2) **Customer similarity for marketing:** Find nearest customers by purchase/behavior vectors to enable look‑alike targeting and simple recommendations (items liked by neighbors).

## Part 2

### 2.1 Experiments with different values of $k$

### 2.2 Studying the effect of different train/test splits

**Task (2/2 points):** Compare several **test sizes** (0.2, 0.3, 0.4) while keeping k=5 and present a tidy table with interpretation.

In [None]:
from sklearn.model_selection import train_test_split
from sklearn.neighbors import KNeighborsClassifier
from sklearn.metrics import accuracy_score
import pandas as pd

split_sizes = [0.2, 0.3, 0.4]
rows = []
for s in split_sizes:
    X_tr, X_te, y_tr, y_te = train_test_split(X, y, test_size=s, random_state=42, stratify=y)
    model = KNeighborsClassifier(n_neighbors=5)
    model.fit(X_tr, y_tr)
    pred = model.predict(X_te)
    rows.append((s, accuracy_score(y_te, pred)))

df_splits = pd.DataFrame(rows, columns=['test_size','test_accuracy']).sort_values('test_size')
print(df_splits)

**Analysis:** Accuracy varies with the amount of training data; 20% test split is a reasonable default. Cross‑validation (next) reduces dependence on a single split.

### 2.3 $k$-fold validation

**Task (2/2 points):** Train kNN with multiple `k` values and compare **test accuracies** systematically; also show a simple accuracy‑vs‑k plot.

In [None]:
import pandas as pd
from sklearn.neighbors import KNeighborsClassifier
from sklearn.metrics import accuracy_score
import matplotlib.pyplot as plt

k_values = [1, 3, 5, 7, 9, 11, 15]
rows = []
for k in k_values:
    model = KNeighborsClassifier(n_neighbors=k)
    model.fit(X_train, y_train)
    pred = model.predict(X_test)
    rows.append((k, accuracy_score(y_test, pred)))

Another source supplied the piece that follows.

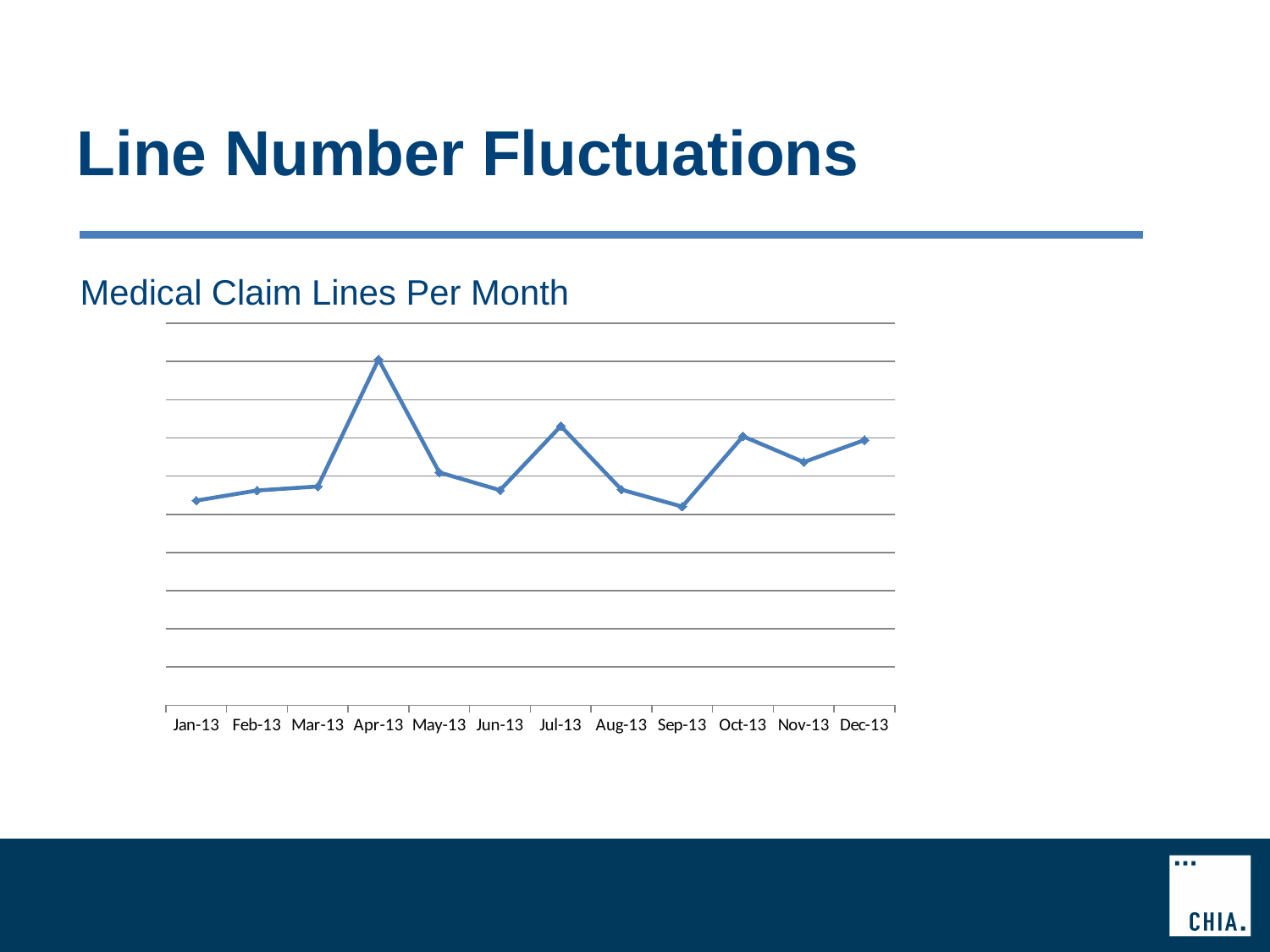
Which month has the highest value in the chart? Apr-13 Which is higher, the value for Oct-13 or the value for Nov-13? Oct-13 How many months are plotted along the x axis of the chart? 12 What colour is the plotted line in the chart? Blue Do the values rise or fall from Nov-13 to Dec-13? Rise Which is higher, the value for Aug-13 or the value for Sep-13? Aug-13 Do the values rise or fall from Apr-13 to Jun-13? Fall Which is higher, the value for Apr-13 or the value for Jul-13? Apr-13 What is the title of the chart? Medical Claim Lines Per Month What kind of chart is shown on the slide? Line chart Do the values rise or fall from Jan-13 to Apr-13? Rise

df_k = pd.DataFrame(rows, columns=['k','test_accuracy']).sort_values('k')
print(df_k)

# Single plot, default style/colors
plt.figure()
plt.plot(df_k['k'], df_k['test_accuracy'], marker='o')
plt.xlabel('k (neighbors)')
plt.ylabel('Test accuracy')
plt.title('kNN: accuracy vs k')
plt.tight_layout()
plt.show()

best_idx = df_k['test_accuracy'].idxmax()
best_k = int(df_k.loc[best_idx, 'k'])
best_acc = float(df_k.loc[best_idx, 'test_accuracy'])
print(f"Best k on test set: k={best_k} with accuracy={best_acc:.4f}")

**Analysis:** Small `k` may overfit noise; larger `k` smooths the decision boundary. Choose the `k` with highest accuracy; if tied, prefer a moderate `k` (5–7) for stability.

**Task (2/2 points):** Perform **5-fold cross‑validation** with k=5 and report the **average accuracy** with justification.

In [None]:
from sklearn.model_selection import KFold
from sklearn.neighbors import KNeighborsClassifier
from sklearn.metrics import accuracy_score

kf = KFold(n_splits=5, shuffle=True, random_state=42)
scores = []
for tr_idx, te_idx in kf.split(X):
    X_tr, X_te = X.iloc[tr_idx], X.iloc[te_idx]
    y_tr, y_te = y.iloc[tr_idx], y.iloc[te_idx]
    model = KNeighborsClassifier(n_neighbors=5)
    model.fit(X_tr, y_tr)
    preds = model.predict(X_te)
    scores.append(accuracy_score(y_te, preds))

cv_mean = sum(scores)/len(scores)
print("5-fold CV mean accuracy:", cv_mean)

**Justification & interpretation:** 5 folds balance stability and runtime for this dataset size. The CV mean is less sensitive to lucky/unlucky single splits and usually reflects generalization more reliably than one 80/20 result.